ECLI:NL:RBMAA:2004:AO4519
Rechtbank Maastricht
- Kort geding
- mr. Adelmeijer
- Rechtspraak.nl
Ontruiming van asielzoekers uit AZC Heerlen onder het oude Vreemdelingenwet regime
In deze zaak, behandeld door de Rechtbank Maastricht op 25 februari 2004, is een kort geding aan de orde waarin het Centraal Orgaan Opvang Asielzoekers (COA) eiseres is tegen twee gedaagden, een echtpaar van Armeense afkomst, die sinds 1999 in Nederland verblijven. De gedaagden hebben in 1999 asiel aangevraagd, maar hun verzoeken zijn in twee instanties afgewezen. De eiseres vordert dat de gedaagden het AZC Heerlen binnen drie dagen na betekening van het vonnis ontruimen, omdat zij geen gehoor hebben gegeven aan de finale vertrektermijn die hen was opgelegd. De zaak is bijzonder omdat het gaat om een groep van circa 26.000 uitgeprocedeerde asielzoekers die onder het oude Vreemdelingenwet regime vallen, en het nieuwe terugkeerbeleid van de minister van Vreemdelingenzaken en Integratie is onderwerp van debat in de samenleving.

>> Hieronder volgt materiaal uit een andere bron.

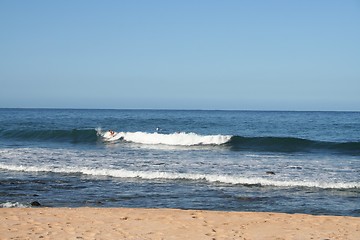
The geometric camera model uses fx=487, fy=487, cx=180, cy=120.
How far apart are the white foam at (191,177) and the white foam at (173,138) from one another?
14.2 m

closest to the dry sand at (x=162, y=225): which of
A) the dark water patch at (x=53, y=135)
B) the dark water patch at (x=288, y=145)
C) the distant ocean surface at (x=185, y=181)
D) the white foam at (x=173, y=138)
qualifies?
the distant ocean surface at (x=185, y=181)

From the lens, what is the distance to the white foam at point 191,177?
1352cm

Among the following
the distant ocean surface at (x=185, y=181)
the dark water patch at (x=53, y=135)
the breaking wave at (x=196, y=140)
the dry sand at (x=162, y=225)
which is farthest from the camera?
the dark water patch at (x=53, y=135)

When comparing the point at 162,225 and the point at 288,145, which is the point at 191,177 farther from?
the point at 288,145

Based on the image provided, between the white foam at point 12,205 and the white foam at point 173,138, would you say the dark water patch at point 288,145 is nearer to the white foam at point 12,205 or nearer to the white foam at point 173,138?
the white foam at point 173,138

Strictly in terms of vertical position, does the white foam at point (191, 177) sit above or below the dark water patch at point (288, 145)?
below

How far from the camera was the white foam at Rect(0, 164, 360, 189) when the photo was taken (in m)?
13.5

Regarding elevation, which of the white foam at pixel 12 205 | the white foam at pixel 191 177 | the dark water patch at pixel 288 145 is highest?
the dark water patch at pixel 288 145

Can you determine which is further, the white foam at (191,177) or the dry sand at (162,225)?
the white foam at (191,177)

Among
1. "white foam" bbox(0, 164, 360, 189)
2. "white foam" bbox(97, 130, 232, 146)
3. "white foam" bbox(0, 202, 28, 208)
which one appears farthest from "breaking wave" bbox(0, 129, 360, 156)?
"white foam" bbox(0, 202, 28, 208)

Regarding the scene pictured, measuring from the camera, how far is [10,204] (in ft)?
34.7

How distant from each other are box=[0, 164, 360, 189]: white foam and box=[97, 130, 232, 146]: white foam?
1420cm

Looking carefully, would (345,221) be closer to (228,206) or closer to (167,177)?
(228,206)

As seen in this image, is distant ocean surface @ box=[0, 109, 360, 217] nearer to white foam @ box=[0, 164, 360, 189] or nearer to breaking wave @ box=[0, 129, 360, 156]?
white foam @ box=[0, 164, 360, 189]
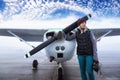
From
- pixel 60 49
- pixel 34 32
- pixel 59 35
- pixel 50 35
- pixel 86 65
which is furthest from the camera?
pixel 34 32

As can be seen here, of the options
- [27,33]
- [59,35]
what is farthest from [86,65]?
[27,33]

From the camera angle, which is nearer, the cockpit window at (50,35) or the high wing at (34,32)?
the cockpit window at (50,35)

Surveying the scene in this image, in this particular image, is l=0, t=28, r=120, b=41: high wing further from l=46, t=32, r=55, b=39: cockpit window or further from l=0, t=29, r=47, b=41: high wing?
l=46, t=32, r=55, b=39: cockpit window

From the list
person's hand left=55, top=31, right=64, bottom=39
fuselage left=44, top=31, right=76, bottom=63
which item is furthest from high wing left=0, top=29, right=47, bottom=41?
person's hand left=55, top=31, right=64, bottom=39

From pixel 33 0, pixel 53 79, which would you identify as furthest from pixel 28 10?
pixel 53 79

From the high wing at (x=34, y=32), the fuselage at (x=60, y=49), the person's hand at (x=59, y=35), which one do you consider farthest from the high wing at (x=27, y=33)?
the person's hand at (x=59, y=35)

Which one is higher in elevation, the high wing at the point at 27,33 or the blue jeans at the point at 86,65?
the high wing at the point at 27,33

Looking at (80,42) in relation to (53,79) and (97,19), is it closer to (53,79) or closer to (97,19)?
(53,79)

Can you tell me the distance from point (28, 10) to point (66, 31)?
33.6ft

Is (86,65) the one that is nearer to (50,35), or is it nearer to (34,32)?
(50,35)

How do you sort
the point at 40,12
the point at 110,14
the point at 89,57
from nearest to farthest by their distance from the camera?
the point at 89,57 → the point at 110,14 → the point at 40,12

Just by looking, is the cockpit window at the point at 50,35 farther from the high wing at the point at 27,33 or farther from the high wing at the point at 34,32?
the high wing at the point at 27,33

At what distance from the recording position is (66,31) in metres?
9.52

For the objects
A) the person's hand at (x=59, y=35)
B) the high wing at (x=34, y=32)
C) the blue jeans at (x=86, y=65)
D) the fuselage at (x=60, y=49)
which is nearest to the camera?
the blue jeans at (x=86, y=65)
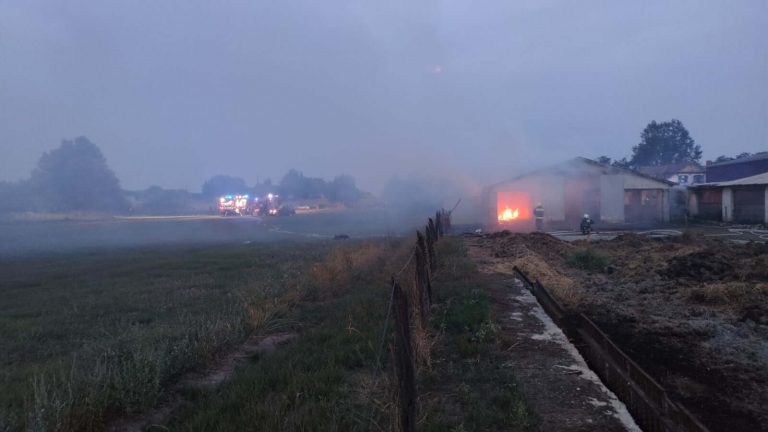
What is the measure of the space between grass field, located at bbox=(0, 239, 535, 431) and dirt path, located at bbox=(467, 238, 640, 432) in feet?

De Voorzieningenrechter heeft in zijn beoordeling vastgesteld dat er sprake is van een spoedeisende zaak, maar dat de door het COA gestelde spoedeisendheid ontbreekt. De rechter wijst op de toezegging van de minister dat niemand op straat zal komen te staan en dat de benodigde opvangvoorzieningen nog niet gereed zijn. Dit leidt tot de conclusie dat onverwijlde ontruiming niet het door de minister beoogde resultaat zal opleveren. De rechter heeft daarom de gevraagde voorziening geweigerd en eiseres in de proceskosten verwezen.

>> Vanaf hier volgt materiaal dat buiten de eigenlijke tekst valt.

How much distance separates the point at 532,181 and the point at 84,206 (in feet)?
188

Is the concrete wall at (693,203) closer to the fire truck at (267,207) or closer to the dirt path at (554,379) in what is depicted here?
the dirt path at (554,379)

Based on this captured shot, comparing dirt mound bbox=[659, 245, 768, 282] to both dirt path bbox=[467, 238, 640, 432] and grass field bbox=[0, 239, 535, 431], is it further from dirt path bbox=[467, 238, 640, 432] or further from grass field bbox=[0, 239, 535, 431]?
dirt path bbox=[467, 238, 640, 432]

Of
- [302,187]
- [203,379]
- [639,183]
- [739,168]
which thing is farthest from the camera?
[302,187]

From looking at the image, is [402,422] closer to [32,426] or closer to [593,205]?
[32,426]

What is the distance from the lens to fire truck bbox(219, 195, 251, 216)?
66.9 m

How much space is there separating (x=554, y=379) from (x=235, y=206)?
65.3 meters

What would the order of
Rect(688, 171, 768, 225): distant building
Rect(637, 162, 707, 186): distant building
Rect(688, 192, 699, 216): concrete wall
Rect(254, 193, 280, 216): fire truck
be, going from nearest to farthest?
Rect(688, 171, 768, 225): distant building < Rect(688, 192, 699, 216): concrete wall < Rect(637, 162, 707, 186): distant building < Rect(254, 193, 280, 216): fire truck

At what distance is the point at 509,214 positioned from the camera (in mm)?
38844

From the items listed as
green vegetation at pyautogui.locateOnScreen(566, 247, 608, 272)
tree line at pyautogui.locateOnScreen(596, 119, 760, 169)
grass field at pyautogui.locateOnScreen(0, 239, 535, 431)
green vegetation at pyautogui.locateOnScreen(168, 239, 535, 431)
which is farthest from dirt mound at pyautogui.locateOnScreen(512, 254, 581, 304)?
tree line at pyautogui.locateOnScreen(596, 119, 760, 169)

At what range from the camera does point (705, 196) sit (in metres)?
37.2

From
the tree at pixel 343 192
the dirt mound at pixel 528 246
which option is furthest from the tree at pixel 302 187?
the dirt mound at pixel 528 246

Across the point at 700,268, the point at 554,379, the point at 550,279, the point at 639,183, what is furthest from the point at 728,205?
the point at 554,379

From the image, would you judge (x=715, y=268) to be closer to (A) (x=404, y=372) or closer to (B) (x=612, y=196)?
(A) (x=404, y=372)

De uitspraak benadrukt de complexiteit van het asielbeleid en de verantwoordelijkheden van de overheid in het kader van de opvang van asielzoekers. De Voorzieningenrechter heeft de belangen van de gedaagden afgewogen tegen die van de eiseres en geconcludeerd dat de gedaagden niet onterecht in de opvang blijven, gezien de huidige omstandigheden en het beleid van de minister.